Funeral Fight Over Cremation
PINELLAS PARK, Fla. - Terri Schiavo's imminent death won't end the bitter public family battle over her wishes. Indeed, it will only get worse.
Michael Schiavo has already made plans to have his wife cremated and to place her ashes in his family plot near Philadelphia, where they met and married.
Her parents are appalled: They want a wake, an open-casket Catholic funeral service and burial near them in western Florida so they can visit the grave.
"Even in death, he isn't going to allow them a shrine, a place to go talk to her," said Paul O'Donnell, a Franciscan monk designated to speak for the family. "He's taking her from them. Won't he at least give them her dead body?"
Another spokesman for Bob and Mary Schindler put it more bluntly. "He's a bastard," said abortion activist Randall Terry. "It's sheer spite. He's moved on with his life. Why can't he give them this?"
Ratcheting up the already ugly battle, the Schindlers, who have never allowed the possibility that their son-in-law could be acting in good faith, accuse him of wanting to cremate Terri to cover up evidence they say actually caused her brain damage.
Like the controversy over whether Terri would have wanted to die or not, the two sides are diametrically opposed about what she would have wished for her body.
"She never wanted to be put in the ground with bugs," Michael Schindler told The Tampa Tribune in 2002, the first time his wife's feeding tube was removed before her parents won a bid to reinsert it. "She always told me that."
The Schindlers say she was a practicing Catholic who would not want to be cremated.
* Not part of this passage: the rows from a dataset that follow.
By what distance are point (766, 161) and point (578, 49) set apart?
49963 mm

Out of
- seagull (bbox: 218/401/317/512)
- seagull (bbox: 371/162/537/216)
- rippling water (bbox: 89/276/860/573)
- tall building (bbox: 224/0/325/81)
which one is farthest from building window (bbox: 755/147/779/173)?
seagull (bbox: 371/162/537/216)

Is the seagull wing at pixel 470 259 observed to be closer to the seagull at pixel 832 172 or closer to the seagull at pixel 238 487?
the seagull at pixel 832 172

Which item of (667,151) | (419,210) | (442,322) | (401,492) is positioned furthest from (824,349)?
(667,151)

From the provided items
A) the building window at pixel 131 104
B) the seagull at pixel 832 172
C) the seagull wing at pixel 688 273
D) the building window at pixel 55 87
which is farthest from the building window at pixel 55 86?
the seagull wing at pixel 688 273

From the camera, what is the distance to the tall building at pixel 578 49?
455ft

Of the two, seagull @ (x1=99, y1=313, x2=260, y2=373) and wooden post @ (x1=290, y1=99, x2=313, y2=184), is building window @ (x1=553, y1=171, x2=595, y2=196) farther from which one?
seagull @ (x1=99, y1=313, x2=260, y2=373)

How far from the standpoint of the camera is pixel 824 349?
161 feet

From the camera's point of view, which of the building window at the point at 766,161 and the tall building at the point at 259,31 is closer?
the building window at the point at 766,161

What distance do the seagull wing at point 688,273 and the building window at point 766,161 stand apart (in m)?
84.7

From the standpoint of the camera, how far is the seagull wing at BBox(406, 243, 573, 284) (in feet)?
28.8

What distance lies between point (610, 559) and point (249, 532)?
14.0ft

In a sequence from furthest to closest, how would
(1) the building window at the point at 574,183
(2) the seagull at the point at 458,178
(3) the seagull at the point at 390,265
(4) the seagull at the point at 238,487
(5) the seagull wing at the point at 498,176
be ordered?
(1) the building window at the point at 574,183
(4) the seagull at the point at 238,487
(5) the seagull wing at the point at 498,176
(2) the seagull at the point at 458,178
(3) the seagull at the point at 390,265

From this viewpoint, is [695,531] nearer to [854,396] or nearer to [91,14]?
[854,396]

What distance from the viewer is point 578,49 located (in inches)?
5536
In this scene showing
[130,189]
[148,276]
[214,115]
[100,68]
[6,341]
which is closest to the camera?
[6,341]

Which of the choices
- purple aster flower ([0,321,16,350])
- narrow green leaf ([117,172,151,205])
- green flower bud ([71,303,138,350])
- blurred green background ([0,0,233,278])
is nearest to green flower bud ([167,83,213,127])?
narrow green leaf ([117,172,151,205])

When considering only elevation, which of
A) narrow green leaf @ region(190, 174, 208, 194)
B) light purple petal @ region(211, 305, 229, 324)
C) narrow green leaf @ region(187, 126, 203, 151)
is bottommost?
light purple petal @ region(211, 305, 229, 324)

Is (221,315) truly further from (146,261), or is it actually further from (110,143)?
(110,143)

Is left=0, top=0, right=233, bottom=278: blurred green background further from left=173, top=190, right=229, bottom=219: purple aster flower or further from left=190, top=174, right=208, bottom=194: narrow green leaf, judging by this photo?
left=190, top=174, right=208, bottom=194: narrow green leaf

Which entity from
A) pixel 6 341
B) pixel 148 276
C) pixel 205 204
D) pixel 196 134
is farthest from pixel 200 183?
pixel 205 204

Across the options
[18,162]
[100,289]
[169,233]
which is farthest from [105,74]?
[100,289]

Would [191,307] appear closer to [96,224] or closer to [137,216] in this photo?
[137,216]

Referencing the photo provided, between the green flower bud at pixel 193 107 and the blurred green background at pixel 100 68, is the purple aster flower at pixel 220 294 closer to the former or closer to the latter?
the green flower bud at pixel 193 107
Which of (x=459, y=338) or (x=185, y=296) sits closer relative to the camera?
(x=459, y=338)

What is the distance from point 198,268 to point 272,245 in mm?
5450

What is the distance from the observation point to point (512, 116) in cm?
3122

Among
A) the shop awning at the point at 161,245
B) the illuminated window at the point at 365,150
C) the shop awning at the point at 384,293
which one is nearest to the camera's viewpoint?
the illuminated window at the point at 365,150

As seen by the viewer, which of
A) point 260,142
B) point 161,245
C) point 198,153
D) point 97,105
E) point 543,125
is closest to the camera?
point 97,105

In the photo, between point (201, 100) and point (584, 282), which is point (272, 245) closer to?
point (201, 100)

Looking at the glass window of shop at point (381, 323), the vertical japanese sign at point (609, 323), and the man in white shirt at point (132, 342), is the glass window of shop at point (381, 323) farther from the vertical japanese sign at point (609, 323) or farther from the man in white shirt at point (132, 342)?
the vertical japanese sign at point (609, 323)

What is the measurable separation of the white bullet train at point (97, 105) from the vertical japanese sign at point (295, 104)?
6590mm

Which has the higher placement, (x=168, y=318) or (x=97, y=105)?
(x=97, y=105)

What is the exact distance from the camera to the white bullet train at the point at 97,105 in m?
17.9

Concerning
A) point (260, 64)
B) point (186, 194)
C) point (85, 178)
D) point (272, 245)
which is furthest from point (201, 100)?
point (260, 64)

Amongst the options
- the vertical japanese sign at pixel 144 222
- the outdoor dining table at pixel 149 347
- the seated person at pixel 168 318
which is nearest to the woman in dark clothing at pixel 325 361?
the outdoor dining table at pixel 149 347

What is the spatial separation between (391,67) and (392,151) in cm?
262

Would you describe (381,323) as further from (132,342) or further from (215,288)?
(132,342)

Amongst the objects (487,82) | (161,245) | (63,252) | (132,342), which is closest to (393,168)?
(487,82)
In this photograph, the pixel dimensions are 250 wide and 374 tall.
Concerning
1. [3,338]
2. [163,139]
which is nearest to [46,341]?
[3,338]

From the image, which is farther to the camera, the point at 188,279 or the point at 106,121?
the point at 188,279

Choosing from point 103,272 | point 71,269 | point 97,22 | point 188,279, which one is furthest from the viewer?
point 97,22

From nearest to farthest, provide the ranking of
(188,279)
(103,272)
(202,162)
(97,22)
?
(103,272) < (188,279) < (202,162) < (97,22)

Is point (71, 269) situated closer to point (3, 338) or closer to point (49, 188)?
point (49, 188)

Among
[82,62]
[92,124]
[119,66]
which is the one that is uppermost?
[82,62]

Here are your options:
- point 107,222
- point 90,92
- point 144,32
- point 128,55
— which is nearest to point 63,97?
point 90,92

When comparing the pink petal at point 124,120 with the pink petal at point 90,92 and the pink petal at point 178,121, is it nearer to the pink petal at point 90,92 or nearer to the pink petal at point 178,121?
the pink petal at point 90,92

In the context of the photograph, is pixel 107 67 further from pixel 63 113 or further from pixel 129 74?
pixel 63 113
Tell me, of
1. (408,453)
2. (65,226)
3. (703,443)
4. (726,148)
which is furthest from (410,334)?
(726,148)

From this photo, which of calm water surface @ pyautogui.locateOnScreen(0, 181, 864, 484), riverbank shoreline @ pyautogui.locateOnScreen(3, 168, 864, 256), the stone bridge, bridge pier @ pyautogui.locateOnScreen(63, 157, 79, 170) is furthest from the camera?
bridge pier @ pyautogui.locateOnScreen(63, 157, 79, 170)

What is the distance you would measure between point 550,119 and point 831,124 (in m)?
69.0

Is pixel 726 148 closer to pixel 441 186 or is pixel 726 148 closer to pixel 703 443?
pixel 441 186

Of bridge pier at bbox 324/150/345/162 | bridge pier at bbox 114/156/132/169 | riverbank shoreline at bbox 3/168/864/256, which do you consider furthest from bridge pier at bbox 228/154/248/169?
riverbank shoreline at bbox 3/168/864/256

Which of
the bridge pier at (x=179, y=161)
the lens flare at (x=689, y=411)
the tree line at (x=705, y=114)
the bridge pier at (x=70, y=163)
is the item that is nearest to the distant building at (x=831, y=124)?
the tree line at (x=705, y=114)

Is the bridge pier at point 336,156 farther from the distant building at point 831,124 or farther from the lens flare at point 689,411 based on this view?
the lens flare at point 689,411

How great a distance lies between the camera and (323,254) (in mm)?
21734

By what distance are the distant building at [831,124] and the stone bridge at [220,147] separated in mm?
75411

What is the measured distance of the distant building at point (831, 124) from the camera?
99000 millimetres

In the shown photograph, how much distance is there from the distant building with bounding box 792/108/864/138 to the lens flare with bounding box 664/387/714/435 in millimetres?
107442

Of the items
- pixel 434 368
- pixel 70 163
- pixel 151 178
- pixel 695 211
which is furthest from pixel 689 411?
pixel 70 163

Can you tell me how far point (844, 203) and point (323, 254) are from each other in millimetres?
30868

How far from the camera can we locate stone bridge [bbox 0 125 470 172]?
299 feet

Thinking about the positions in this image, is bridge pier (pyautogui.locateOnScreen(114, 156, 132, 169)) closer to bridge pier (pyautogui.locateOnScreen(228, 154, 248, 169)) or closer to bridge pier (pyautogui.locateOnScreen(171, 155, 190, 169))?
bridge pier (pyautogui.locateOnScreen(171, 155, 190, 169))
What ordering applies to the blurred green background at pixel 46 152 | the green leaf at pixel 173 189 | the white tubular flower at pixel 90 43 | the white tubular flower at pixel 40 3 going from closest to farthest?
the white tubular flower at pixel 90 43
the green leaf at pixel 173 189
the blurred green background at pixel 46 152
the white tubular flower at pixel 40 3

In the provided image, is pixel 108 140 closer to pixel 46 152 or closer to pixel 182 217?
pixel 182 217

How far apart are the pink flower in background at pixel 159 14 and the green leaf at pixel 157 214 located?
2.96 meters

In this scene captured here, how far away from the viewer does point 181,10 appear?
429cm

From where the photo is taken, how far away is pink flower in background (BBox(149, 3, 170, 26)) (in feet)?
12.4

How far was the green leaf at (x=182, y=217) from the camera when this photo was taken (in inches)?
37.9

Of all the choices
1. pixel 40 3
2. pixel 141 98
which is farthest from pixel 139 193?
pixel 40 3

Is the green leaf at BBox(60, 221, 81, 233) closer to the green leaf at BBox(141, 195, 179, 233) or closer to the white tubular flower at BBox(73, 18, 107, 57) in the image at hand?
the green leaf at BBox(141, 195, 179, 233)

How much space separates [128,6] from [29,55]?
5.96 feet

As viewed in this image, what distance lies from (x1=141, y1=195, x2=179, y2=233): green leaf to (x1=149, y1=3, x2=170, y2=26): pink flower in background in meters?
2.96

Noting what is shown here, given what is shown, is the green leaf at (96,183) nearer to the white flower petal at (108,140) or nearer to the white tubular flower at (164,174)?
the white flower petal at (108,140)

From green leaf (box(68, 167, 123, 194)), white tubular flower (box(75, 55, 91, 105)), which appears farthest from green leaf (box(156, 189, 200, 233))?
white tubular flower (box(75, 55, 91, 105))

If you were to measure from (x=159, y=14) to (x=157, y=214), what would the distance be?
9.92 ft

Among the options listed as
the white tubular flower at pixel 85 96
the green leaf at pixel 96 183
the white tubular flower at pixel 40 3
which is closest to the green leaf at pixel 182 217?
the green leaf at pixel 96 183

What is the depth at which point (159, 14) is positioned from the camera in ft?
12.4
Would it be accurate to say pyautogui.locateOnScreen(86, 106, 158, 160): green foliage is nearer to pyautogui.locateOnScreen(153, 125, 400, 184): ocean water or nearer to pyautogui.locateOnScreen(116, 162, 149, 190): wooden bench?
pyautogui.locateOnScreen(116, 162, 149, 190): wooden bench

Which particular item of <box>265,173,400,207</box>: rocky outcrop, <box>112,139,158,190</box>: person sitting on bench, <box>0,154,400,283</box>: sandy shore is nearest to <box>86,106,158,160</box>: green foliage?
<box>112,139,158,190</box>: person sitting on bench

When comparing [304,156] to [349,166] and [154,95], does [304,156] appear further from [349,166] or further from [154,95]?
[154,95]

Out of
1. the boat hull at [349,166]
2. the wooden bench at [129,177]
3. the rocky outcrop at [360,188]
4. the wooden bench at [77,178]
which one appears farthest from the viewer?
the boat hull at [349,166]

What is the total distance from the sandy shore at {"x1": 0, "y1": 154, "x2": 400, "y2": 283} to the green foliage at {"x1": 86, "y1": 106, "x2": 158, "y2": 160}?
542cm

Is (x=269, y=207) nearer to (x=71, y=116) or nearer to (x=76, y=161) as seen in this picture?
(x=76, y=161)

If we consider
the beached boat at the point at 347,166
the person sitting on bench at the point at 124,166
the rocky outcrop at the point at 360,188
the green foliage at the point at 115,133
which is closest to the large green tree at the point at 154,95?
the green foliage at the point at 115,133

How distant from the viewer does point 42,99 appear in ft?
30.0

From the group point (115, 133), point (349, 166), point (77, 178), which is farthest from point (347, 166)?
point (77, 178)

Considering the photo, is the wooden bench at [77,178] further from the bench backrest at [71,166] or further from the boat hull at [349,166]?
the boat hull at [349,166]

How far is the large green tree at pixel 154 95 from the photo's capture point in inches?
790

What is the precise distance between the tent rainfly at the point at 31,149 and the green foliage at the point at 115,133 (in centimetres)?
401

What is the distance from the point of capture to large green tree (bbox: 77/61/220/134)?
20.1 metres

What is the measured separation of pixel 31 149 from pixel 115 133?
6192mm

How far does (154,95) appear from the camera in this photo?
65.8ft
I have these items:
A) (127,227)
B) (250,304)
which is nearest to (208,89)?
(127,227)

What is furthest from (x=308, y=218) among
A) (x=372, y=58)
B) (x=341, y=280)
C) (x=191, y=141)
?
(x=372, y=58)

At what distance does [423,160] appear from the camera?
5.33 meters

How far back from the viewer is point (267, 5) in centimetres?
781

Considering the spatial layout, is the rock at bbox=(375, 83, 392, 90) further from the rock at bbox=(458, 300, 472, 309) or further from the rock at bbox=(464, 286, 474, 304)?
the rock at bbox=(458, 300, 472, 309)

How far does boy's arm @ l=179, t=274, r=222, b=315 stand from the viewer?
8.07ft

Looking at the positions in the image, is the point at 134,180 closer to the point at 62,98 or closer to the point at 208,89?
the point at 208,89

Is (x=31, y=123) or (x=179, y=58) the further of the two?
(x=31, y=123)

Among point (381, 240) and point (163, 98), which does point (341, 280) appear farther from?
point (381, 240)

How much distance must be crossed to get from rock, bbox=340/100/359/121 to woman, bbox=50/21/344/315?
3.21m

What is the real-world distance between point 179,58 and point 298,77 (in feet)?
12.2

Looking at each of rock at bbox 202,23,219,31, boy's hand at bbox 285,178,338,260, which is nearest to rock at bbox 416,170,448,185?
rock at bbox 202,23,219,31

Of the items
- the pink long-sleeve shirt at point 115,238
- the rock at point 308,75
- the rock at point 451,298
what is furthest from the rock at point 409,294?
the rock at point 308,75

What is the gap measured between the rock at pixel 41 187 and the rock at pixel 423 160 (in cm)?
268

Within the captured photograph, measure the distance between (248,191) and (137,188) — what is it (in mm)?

The cremation was okayed by the courts in 2002. Numerous appeals were denied.
In a desperate bid to overturn the court rulings, the parents sent a petition to Florida Gov. Jeb Bush in 2003, charging that Terri's catastrophic collapse was not caused by bulimia, as doctors testified, but that "Terri was possibly strangled."
"The Schindler family believes Terri's cremation is a maneuver her husband will utilize to destroy evidence of his criminal acts," the family told Bush.
George Felos, Michael Schiavo's lawyer, said that after being so thoroughly vilified by the Schindlers, Schiavo has no compunction about flouting their wishes.
"This is a man who's been called a murderer and an abuser. These are false charges, and they know they're false charges," Felos said. "Can you imagine how Mr. Schiavo feels?"
Felos said he didn't know if Michael Schiavo, who has spent the past 10 days and nights at his dying wife's bedside, was planning a private or public service. "Frankly, I don't think he's thought that far ahead," he said.